#### [Problem to solve]
Find the line with "OS + basic tools)" in the entries below, then reproduce it and every line after it down to and including the line with "new version’s available", exactly.

------

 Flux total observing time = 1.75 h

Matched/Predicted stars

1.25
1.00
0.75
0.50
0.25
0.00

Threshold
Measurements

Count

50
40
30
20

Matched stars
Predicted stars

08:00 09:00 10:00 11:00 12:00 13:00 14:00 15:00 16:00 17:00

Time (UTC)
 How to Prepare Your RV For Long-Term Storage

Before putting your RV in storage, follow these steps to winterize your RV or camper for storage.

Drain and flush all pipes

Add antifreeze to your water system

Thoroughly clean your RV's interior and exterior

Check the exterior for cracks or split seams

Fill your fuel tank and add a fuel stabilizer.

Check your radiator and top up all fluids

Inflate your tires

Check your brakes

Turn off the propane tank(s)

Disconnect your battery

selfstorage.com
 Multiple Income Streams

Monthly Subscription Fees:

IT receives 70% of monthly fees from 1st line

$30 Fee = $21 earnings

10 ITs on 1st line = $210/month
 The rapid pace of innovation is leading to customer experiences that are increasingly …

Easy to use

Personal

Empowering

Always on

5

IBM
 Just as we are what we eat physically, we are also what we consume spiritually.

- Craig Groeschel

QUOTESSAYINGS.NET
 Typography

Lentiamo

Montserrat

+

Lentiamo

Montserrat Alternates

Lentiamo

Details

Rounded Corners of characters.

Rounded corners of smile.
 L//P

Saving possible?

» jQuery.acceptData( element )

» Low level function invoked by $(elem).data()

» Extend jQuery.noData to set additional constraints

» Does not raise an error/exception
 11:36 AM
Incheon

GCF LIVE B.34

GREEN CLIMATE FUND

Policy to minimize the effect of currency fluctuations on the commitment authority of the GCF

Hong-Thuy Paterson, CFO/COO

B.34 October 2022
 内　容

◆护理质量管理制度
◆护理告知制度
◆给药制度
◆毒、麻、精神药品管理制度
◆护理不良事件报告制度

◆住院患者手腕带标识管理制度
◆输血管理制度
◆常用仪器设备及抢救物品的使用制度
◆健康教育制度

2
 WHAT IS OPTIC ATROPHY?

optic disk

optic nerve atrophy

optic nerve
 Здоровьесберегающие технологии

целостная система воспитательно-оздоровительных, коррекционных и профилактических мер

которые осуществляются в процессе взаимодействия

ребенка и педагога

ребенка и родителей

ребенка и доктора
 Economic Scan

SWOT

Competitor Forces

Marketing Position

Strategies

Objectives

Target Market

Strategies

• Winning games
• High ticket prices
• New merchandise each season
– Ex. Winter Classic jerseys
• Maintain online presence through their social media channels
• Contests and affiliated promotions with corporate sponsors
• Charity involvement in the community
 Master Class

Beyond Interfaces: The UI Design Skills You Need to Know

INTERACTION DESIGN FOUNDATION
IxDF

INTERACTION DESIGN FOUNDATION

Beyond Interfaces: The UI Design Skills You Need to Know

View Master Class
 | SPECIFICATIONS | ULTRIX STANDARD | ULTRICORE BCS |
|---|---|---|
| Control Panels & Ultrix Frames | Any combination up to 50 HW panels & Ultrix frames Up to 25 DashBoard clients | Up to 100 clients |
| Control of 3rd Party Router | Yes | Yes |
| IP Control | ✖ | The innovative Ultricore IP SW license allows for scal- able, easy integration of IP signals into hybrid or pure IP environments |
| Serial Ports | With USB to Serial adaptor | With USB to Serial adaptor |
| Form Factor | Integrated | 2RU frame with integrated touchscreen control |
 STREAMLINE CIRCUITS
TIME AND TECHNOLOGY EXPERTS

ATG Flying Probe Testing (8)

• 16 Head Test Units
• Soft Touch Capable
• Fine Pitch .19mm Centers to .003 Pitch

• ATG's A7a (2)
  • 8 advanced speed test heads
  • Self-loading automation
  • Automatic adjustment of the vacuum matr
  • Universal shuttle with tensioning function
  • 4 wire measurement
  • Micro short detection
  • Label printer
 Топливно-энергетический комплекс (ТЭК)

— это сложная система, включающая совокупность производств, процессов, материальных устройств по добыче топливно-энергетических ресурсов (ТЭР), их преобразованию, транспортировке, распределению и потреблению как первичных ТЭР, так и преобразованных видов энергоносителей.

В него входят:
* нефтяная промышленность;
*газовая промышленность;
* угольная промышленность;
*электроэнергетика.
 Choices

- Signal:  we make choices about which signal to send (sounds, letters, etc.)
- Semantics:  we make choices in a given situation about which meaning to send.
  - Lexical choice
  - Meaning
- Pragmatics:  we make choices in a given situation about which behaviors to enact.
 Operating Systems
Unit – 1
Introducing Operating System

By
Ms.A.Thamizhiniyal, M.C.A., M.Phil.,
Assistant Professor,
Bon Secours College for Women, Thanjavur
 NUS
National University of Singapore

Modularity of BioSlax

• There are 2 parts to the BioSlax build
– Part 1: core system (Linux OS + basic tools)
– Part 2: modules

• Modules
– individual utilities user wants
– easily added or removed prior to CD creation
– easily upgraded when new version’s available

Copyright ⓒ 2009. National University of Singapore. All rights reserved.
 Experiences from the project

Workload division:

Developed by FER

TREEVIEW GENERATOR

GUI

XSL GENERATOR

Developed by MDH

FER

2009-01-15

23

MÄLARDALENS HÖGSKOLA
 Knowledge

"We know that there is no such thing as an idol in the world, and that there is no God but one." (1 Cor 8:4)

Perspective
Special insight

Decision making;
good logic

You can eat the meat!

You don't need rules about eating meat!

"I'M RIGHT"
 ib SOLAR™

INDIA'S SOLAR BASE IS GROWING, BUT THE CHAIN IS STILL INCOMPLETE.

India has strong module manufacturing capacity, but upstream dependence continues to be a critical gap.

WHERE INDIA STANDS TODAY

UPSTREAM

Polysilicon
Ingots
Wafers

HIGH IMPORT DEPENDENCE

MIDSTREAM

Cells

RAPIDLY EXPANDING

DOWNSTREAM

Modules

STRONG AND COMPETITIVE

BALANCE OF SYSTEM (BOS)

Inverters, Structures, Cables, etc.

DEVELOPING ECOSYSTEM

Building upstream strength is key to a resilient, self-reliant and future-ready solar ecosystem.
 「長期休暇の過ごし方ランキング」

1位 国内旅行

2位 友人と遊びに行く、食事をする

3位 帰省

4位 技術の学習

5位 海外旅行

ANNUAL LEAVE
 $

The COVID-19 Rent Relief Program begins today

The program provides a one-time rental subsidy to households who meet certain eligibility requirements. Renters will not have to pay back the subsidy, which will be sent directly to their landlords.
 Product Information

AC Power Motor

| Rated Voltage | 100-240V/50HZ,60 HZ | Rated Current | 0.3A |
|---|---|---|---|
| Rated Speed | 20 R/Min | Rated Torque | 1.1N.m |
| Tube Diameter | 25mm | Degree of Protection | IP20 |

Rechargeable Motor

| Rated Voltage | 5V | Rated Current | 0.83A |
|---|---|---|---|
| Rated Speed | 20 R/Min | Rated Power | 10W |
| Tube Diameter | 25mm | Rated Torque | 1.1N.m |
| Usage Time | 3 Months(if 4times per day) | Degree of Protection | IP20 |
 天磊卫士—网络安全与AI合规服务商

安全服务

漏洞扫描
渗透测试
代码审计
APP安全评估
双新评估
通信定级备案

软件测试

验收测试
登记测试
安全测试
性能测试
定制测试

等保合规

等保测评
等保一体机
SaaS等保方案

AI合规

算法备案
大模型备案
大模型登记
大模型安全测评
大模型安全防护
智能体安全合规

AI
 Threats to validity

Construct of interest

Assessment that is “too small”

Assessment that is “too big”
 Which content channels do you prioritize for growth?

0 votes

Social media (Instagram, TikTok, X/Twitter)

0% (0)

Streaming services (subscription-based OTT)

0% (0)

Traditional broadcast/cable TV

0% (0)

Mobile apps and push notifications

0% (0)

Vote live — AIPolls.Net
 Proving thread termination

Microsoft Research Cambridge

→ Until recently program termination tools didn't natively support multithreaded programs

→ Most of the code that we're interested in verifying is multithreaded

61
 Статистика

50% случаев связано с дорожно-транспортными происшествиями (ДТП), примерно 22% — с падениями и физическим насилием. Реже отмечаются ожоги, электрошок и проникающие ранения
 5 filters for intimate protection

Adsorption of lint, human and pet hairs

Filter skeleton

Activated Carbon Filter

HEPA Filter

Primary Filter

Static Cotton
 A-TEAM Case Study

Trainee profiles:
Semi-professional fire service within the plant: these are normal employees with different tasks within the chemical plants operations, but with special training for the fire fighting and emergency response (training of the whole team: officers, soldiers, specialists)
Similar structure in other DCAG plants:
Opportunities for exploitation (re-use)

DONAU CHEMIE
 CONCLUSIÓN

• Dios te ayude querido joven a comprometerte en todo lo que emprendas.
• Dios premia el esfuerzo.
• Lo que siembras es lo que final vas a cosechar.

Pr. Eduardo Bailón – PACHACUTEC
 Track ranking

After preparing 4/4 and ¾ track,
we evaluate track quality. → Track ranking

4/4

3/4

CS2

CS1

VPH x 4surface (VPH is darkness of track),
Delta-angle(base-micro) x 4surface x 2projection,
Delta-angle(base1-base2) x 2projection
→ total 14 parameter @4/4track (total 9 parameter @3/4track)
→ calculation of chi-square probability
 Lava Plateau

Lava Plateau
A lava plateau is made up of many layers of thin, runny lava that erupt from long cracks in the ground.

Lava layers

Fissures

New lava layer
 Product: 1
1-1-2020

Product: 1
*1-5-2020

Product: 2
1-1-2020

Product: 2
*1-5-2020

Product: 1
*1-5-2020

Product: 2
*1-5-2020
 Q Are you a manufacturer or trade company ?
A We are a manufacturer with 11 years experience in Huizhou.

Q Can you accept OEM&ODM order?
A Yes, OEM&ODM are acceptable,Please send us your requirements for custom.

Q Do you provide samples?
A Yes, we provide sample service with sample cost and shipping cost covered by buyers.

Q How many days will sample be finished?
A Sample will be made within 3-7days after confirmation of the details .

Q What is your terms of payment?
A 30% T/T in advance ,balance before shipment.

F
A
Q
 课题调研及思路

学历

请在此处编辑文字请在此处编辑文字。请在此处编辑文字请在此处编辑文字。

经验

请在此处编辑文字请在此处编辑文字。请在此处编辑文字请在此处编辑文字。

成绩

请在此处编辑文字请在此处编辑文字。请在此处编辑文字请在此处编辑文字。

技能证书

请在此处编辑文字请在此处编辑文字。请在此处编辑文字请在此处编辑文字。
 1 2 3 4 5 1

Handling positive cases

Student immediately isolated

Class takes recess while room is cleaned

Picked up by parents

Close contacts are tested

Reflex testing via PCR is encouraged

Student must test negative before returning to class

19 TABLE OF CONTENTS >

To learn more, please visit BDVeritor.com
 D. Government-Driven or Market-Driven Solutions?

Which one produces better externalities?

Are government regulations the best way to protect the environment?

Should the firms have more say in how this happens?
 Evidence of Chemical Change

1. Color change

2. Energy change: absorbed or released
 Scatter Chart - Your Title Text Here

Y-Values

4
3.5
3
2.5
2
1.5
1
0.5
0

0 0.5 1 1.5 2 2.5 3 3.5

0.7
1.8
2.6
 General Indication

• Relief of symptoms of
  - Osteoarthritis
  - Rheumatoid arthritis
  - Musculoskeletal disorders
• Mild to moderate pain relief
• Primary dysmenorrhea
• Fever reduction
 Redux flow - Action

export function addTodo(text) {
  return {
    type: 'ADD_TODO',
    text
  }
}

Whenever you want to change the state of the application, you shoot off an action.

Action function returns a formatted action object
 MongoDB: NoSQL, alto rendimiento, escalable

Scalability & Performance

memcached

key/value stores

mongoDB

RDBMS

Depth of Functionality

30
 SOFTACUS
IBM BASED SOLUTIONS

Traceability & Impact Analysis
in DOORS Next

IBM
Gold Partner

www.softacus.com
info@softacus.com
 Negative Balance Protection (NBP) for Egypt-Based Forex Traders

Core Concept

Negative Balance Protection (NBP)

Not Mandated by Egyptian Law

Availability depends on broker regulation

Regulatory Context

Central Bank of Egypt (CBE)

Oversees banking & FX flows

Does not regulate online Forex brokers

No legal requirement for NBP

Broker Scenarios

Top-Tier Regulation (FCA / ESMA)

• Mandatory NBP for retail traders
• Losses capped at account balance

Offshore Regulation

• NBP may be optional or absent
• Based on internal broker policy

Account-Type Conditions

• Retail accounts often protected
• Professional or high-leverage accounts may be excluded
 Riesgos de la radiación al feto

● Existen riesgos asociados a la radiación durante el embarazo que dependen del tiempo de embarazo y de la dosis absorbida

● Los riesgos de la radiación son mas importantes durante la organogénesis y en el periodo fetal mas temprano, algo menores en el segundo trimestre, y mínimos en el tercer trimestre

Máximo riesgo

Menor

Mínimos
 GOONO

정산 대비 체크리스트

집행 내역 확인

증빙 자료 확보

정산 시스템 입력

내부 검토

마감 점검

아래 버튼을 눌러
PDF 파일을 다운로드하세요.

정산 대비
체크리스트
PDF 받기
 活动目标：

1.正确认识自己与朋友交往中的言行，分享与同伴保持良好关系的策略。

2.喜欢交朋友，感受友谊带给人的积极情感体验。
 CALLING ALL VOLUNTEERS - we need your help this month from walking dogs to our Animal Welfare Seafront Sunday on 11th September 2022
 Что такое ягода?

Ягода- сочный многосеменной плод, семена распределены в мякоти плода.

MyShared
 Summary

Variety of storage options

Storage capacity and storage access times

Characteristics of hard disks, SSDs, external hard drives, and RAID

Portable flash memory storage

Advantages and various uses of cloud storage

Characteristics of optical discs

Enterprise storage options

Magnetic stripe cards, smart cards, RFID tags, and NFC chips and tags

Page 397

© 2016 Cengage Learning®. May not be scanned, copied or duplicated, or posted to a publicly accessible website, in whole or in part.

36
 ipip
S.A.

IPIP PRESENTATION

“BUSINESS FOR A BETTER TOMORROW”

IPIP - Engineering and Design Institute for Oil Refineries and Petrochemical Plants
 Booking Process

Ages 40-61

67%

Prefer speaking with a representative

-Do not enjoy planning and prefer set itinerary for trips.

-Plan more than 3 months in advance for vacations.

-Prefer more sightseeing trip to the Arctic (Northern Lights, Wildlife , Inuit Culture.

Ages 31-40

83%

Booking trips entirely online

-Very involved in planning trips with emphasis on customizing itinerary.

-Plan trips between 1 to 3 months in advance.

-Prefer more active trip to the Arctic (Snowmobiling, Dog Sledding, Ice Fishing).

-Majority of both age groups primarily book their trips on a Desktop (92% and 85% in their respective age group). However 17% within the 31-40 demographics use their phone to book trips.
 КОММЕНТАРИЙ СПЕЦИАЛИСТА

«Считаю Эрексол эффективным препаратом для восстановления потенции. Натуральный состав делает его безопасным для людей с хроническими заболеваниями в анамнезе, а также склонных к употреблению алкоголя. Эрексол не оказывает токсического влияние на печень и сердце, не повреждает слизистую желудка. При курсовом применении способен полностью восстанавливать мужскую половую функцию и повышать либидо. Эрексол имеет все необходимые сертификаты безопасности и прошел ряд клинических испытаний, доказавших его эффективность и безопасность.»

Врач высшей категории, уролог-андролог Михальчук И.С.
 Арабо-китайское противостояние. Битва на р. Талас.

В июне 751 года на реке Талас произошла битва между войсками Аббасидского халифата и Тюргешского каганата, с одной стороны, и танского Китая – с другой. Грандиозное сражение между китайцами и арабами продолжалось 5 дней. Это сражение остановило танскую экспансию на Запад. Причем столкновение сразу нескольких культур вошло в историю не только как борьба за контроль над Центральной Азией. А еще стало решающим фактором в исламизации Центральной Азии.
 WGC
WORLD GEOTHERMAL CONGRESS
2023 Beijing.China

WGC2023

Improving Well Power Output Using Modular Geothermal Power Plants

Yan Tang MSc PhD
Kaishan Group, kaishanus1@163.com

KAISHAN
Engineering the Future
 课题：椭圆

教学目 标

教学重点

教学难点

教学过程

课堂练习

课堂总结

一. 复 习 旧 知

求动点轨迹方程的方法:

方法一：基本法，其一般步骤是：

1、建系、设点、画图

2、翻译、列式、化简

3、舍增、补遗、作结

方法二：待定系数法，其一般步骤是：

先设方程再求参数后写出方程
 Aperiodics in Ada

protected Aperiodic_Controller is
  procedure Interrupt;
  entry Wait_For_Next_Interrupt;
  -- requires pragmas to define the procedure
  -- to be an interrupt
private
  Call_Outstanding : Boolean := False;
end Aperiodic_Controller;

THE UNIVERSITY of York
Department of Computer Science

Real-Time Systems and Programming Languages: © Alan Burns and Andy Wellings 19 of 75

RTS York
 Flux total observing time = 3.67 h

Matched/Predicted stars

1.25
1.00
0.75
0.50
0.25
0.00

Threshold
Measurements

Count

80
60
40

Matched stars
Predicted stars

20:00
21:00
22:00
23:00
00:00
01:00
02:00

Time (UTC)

------

#### [Answer for the task]
– Part 1: core system (Linux OS + basic tools)
– Part 2: modules

• Modules
– individual utilities user wants
– easily added or removed prior to CD creation
– easily upgraded when new version’s available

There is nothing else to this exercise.